Revealed Preference Relations¶
Revealed Preference in General Datasets¶
Consider a general dataset \(\mathcal{D}=\left\{\big(A_i,C(A_i)\bigr)\right\}_{i=1}^k\) and distinct choice alternatives \(x,y\) in \(X\).
The following definitions and notation will be used for the different ways in which \(x\) may be revealed preferred to \(y\) in \(\mathcal{D}\):
\(x\succsim^R y\) if there exists a menu \(A_i\) in \(\mathcal{D}\) such that \(x\in C(A_i)\) and \(y\in A_i\).

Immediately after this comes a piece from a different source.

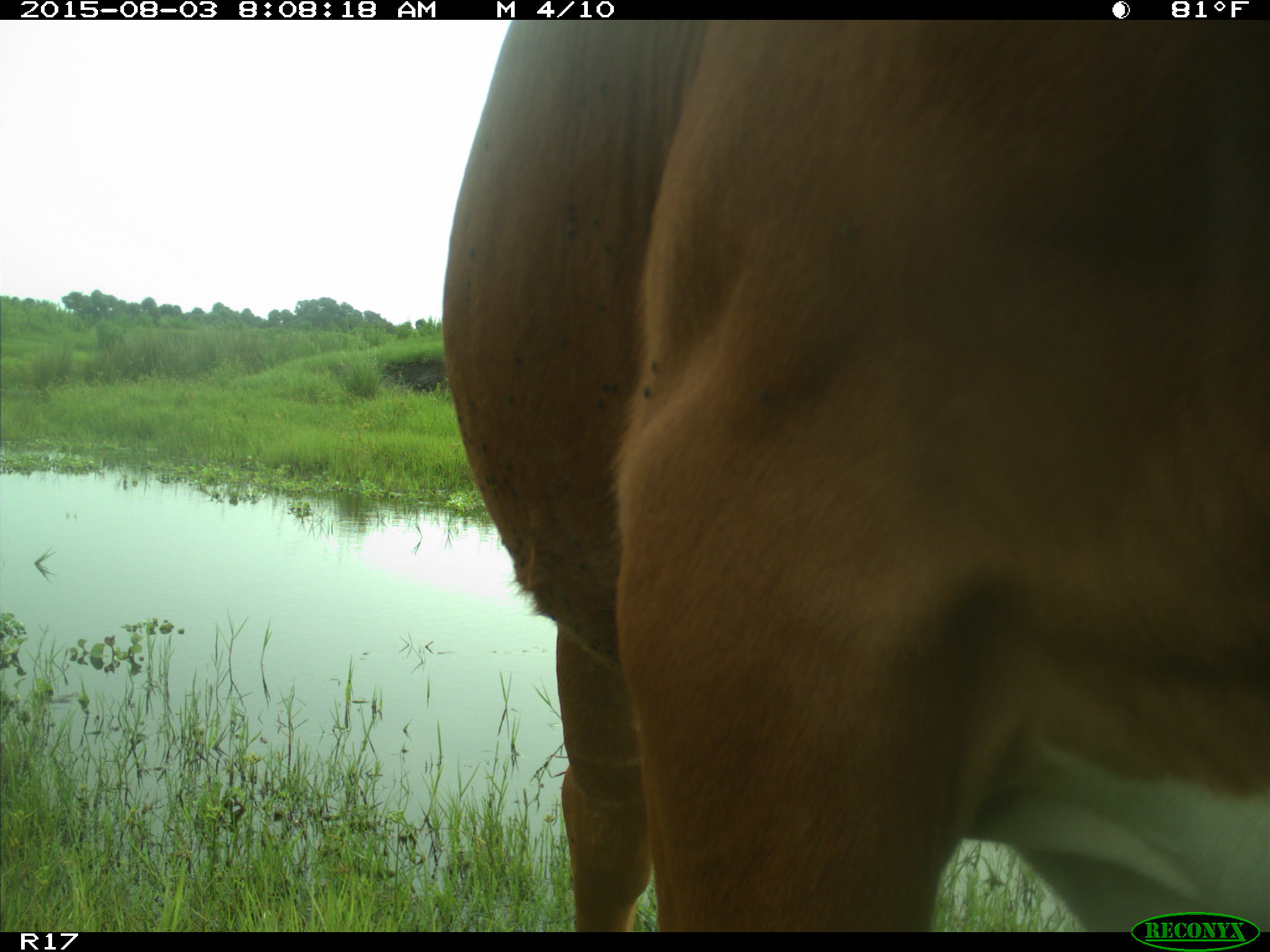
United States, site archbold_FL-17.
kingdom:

\(x\succ^R y\), if there exists a menu \(A_i\) in \(\mathcal{D}\) such that \(x\in C(A_i)\) and \(y\in A_i\setminus C(A_i)\) [i.e. \(y\in A_i\) and \(y\not\in C(A_i)\)].
\(x\succsim^{\widehat{R}} y\), if there exists a sequence of menus \(A_{(1)},\ldots, A_{(n)}\) in \(\mathcal{D}\) and a sequence of alternatives \(x_{(1)},\ldots,x_{(n)}\) in \(X\) such that \(x=x_{(1)}\), \(y=x_{(n)}\) and \(x_{(i)}\succsim^R x_{(i+1)}\) for all \(i=1,\ldots,n-1\).
\(x\succ^{\widehat{R}} y\), if there exists a sequence of menus \(A_{(1)},\ldots, A_{(n)}\) in \(\mathcal{D}\) and a sequence of alternatives \(x_{(1)},\ldots,x_{(n)}\) in \(X\) such that \(x=x_{(1)}\), \(y=x_{(n)}\) and \(x_{(i)}\succ^R x_{(i+1)}\) for all \(i=1,\ldots,n-1\).
\(x\succsim^B y\) if \(x\in C(\{x,y\})\).
\(x\succ^B y\) if \(\{x\}=C(\{x,y\})\).
\(x\succsim^{\widehat{B}}y\) if there is a sequence of alternatives \(x_{(1)},\ldots,x_{(n)}\in X\) such that \(x=x_{(1)}\), \(y=x_{(n)}\) and \(x_{(i)}\succsim^B x_{(i+1)}\) for all \(i=1,\ldots,n-1\).
\(x\succ^{\widehat{B}}y\) if there is a sequence of alternatives \(x_{(1)},\ldots,x_{(n)}\in X\) such that \(x=x_{(1)}\), \(y=x_{(n)}\) and \(x_{(i)}\succ^B x_{(i+1)}\) for all \(i=1,\ldots,n-1\).
Revealed Preference in Budgetary Datasets¶
Consider a budgetary dataset \(\mathcal{D}=\left\{(p^i,x^i)\right\}_{i=1}^k\) and consumption bundles \(x^i,x^j\) in \(\mathbb{R}^n_+\) such that \(i,j\leq k\).
The following definitions and notation will be used for the different ways in which \(x^i\) may be revealed preferred to \(x^j\) in \(\mathcal{D}\):
\(x^i\succsim^R x^j\) if \(p^ix^i\geq p^ix^j\).
\(x^i\succ^R x^j\) if \(p^ix^i>p^ix^j\).
\(x^i\succsim^{\widehat{R}} x^j\) if there exist observations \((p^l,x^l),\ldots,(p^{l+n},x^{l+n})\) in \(\mathcal{D}\) such that \(x^i=x^l\), \(x^j=x^{l+n}\) and \(p^lx^l\geq p^lx^{l+1}\), \(\ldots\), \(p^{l+n-1}x^{l+n-1}\geq p^{l+n-1}x^{l+n}\).